Svezia, Danimarca e Finlandia: continua il nostro approfondimento sulla ricerca in Europa e la sua valutazione

APPROFONDIMENTO – Dopo aver esaminato come funziona il sistema della ricerca in Germania e Gran Bretagna, spostiamo ora la nostra attenzione su Danimarca, Svezia e Finlandia. I dati Eurostat parlano chiaro: se si guarda alla spesa in ricerca e sviluppo (R&D) in relazione al prodotto interno lordo, questi tre paesi conquistano il podio europeo, seguiti a breve distanza da Austria e Germania.

03 - Grafico GERD-GDP

Ottime anche le loro prestazioni per quanto riguarda le migliori università, secondo la classifica stilata annualmente da Times Higher Education – in Europa, solo Inghilterra e Germania fanno meglio di loro – e il livello di innovazione ed eccellenza scientifico-tecnologica, che li vede leader europei insieme alla Germania.

03 - Mappa innovazione

Di questi tre paesi, la Finlandia è quello più in difficoltà dal punto di vista economico: la crisi e il tracollo della Nokia hanno portato il PIL pro-capite e le performance economiche al di sotto della media europea, e a un calo significativo degli investimenti in ricerca e sviluppo, diminuiti del 13% fra il 2010 e il 2014. Ciò nonostante, il paese continua a essere nella top ten delle economie più competitive al mondo (pur essendo sceso dal quarto all’ottavo posto) e la percentuale di spesa in R&D (GERD) rispetto al PIL – al di sotto dell’obiettivo previsto dal governo (4%) – è la più alta in Europa (3,17%).

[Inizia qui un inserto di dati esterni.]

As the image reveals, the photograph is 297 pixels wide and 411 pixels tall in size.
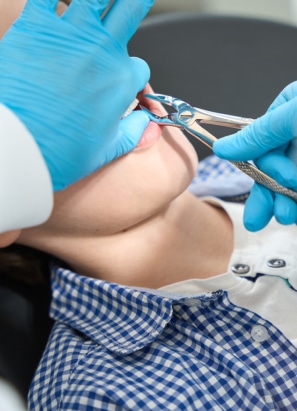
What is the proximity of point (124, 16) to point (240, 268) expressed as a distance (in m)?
0.40

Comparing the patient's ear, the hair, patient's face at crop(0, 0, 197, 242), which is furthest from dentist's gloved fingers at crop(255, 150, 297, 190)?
the hair

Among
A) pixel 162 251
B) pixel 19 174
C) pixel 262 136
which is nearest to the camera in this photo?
pixel 19 174

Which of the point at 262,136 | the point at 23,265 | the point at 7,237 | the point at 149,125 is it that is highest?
the point at 262,136

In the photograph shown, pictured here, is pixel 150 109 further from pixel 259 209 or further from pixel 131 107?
pixel 259 209

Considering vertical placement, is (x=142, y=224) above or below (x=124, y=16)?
below

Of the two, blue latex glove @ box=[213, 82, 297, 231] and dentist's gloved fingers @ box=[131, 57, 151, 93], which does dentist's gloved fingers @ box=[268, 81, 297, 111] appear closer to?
blue latex glove @ box=[213, 82, 297, 231]

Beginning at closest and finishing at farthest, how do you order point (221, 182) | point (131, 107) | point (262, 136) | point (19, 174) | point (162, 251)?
point (19, 174) → point (262, 136) → point (131, 107) → point (162, 251) → point (221, 182)

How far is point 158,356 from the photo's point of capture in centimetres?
80

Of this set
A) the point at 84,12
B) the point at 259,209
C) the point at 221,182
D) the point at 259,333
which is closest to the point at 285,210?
the point at 259,209

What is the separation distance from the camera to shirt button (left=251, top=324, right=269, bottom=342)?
797mm

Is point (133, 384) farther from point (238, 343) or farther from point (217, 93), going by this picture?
point (217, 93)

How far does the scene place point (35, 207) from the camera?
0.60 meters

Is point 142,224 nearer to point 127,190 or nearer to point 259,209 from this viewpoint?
point 127,190

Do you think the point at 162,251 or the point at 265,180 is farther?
the point at 162,251
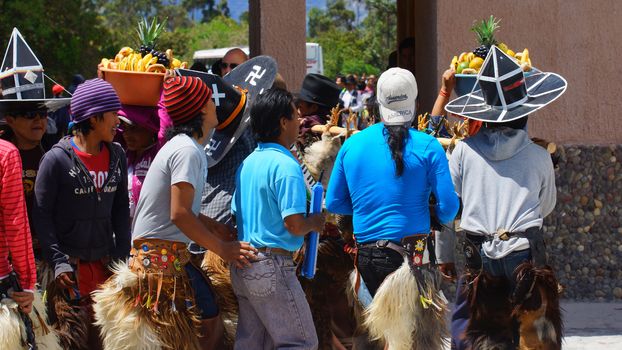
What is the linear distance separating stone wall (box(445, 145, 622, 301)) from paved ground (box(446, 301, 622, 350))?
22cm

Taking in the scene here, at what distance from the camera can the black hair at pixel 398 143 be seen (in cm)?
514

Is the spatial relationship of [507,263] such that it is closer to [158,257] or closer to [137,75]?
[158,257]

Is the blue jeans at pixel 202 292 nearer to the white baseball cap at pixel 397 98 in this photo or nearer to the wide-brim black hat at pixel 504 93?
the white baseball cap at pixel 397 98

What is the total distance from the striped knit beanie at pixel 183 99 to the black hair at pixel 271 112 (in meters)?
0.29

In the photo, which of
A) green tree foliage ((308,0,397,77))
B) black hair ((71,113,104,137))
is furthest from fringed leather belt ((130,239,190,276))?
green tree foliage ((308,0,397,77))

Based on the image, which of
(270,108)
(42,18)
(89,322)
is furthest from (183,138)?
(42,18)

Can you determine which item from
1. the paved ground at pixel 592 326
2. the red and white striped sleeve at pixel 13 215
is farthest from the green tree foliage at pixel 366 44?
the red and white striped sleeve at pixel 13 215

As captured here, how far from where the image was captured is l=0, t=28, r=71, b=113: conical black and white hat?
566 centimetres

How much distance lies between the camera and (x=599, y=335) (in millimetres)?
7789

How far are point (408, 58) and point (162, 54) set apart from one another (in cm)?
474

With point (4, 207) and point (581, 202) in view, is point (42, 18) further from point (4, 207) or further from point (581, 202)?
point (4, 207)

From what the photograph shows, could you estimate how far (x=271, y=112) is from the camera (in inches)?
193

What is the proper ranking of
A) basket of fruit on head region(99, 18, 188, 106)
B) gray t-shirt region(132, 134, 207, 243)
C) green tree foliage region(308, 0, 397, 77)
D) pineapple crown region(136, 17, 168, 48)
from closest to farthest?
gray t-shirt region(132, 134, 207, 243)
basket of fruit on head region(99, 18, 188, 106)
pineapple crown region(136, 17, 168, 48)
green tree foliage region(308, 0, 397, 77)

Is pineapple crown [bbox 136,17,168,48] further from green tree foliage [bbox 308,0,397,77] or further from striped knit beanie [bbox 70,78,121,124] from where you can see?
green tree foliage [bbox 308,0,397,77]
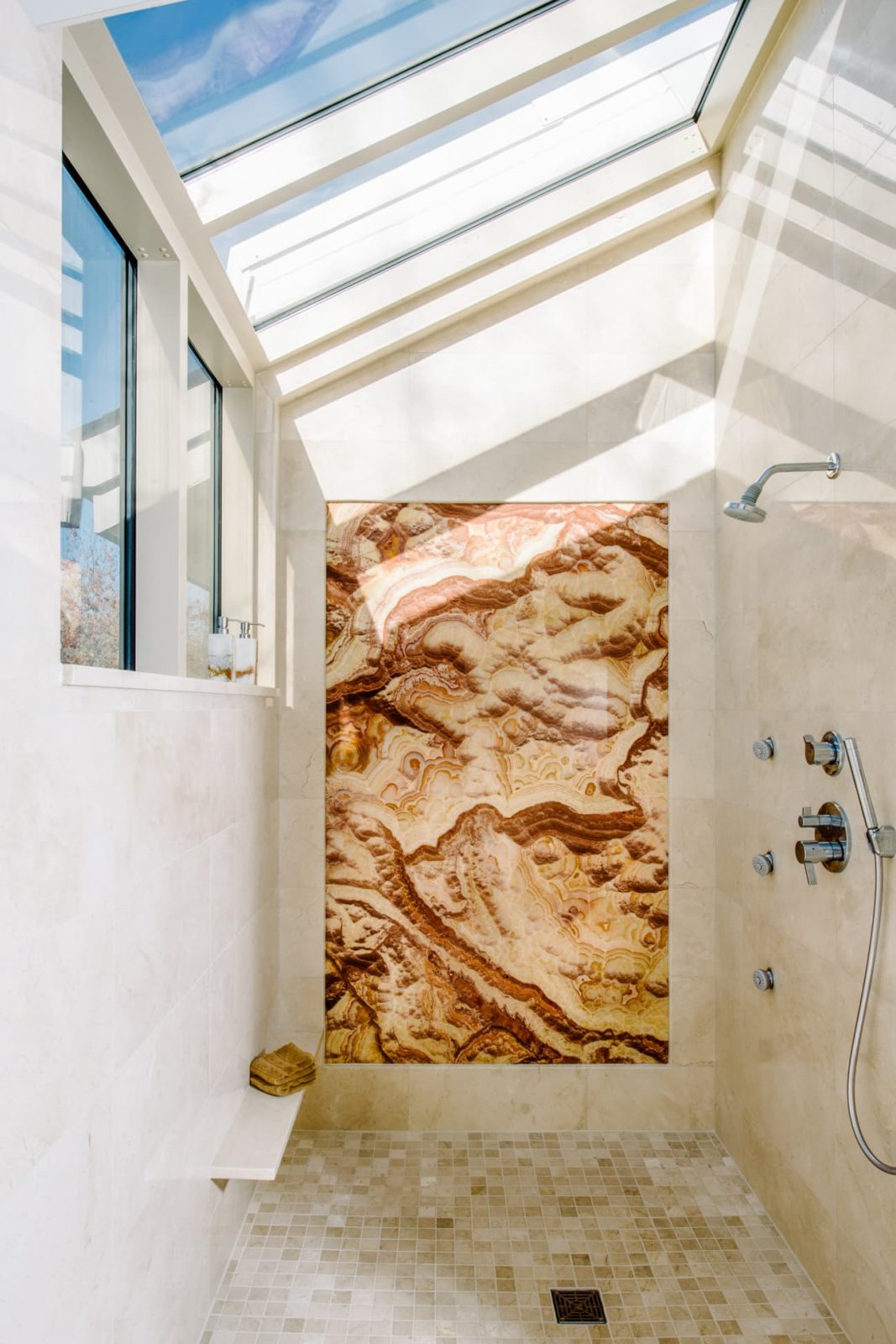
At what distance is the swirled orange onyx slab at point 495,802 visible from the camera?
2.70 metres

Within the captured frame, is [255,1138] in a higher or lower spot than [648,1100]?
higher

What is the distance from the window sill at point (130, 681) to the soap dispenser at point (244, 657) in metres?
0.30

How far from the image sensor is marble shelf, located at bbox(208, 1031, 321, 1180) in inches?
72.4

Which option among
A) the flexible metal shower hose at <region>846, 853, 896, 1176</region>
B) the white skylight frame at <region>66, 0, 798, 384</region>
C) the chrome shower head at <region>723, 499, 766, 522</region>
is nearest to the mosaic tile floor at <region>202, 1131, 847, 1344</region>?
the flexible metal shower hose at <region>846, 853, 896, 1176</region>

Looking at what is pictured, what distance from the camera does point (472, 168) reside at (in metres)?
2.29

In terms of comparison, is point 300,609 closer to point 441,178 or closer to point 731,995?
point 441,178

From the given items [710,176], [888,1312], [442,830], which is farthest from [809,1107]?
[710,176]

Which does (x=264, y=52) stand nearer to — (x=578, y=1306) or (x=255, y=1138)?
(x=255, y=1138)

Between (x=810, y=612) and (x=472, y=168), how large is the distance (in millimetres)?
1405

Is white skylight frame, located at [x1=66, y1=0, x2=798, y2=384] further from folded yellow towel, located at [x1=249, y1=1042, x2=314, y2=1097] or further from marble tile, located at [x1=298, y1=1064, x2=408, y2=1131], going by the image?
marble tile, located at [x1=298, y1=1064, x2=408, y2=1131]

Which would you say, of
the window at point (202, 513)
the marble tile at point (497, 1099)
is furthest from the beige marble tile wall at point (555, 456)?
the window at point (202, 513)

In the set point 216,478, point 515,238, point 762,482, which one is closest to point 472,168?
point 515,238

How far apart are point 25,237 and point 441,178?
149cm

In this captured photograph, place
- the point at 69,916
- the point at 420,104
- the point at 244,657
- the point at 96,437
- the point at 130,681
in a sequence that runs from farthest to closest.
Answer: the point at 244,657, the point at 420,104, the point at 96,437, the point at 130,681, the point at 69,916
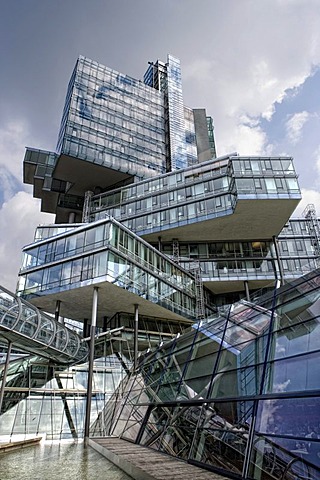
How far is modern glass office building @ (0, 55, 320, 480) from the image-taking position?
7.52m

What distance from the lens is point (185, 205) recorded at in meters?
44.9

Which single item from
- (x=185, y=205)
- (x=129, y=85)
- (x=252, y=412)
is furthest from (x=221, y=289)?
(x=129, y=85)

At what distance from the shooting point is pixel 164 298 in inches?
1283

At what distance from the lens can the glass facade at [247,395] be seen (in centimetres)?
605

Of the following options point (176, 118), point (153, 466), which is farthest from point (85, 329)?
point (176, 118)

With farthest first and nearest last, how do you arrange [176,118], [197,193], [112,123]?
[176,118] → [112,123] → [197,193]

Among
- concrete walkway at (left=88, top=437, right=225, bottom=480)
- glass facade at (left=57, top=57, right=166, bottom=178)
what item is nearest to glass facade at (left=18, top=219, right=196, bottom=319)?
concrete walkway at (left=88, top=437, right=225, bottom=480)

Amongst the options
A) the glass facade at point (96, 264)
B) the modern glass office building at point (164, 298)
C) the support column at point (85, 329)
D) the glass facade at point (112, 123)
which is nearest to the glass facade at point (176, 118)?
the modern glass office building at point (164, 298)

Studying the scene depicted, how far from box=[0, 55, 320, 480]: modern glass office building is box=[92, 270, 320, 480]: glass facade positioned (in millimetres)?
41

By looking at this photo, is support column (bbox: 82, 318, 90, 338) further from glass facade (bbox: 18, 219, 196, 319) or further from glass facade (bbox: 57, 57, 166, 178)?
glass facade (bbox: 57, 57, 166, 178)

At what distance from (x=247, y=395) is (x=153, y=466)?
8.70 ft

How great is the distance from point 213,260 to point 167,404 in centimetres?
3565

7378118008_dd7623a285_zIl sistema della ricerca finlandese è centralizzato per quanto riguarda strategie, linee guida e finanziamenti, ma le regioni dispongono di un certo grado di autonomia locale nell’implementazione delle politiche locali, soprattutto per quanto riguarda lo stanziamento dei fondi strutturali.

A livello gerarchico, al vertice della governance della ricerca si trovano il Parlamento e il Governo, il quale è a sua volta supportato dal Research and Innovation Policy Council (RIC), presieduto dal Primo Ministro e incaricato di fornire consigli sullo sviluppo strategico e la coordinazione delle politiche riguardanti scienza e innovazione. Il secondo livello della gerarchia è rappresentato dai ministeri, in particolare quello dell’Educazione e della Cultura, e quello dell’Occupazione e dell’Economia, che gestiscono l’87% dei finanziamenti governativi per la ricerca. Al terzo livello troviamo una serie di agenzie – l’Accademia della Finlandia, Tekes, Sitra e altre – che finanziano sia la ricerca di base sia quella applicata in maniera competitiva. Per avere un’idea delle cifre, l’Accademia e Tekes hanno a disposizione un budget per il 2016 rispettivamente di 439 e 381 milioni di euro. Al quarto e ultimo livello della struttura di governance della ricerca ci sono università, organizzazioni di ricerca pubblica e politecnici (recentemente riformati).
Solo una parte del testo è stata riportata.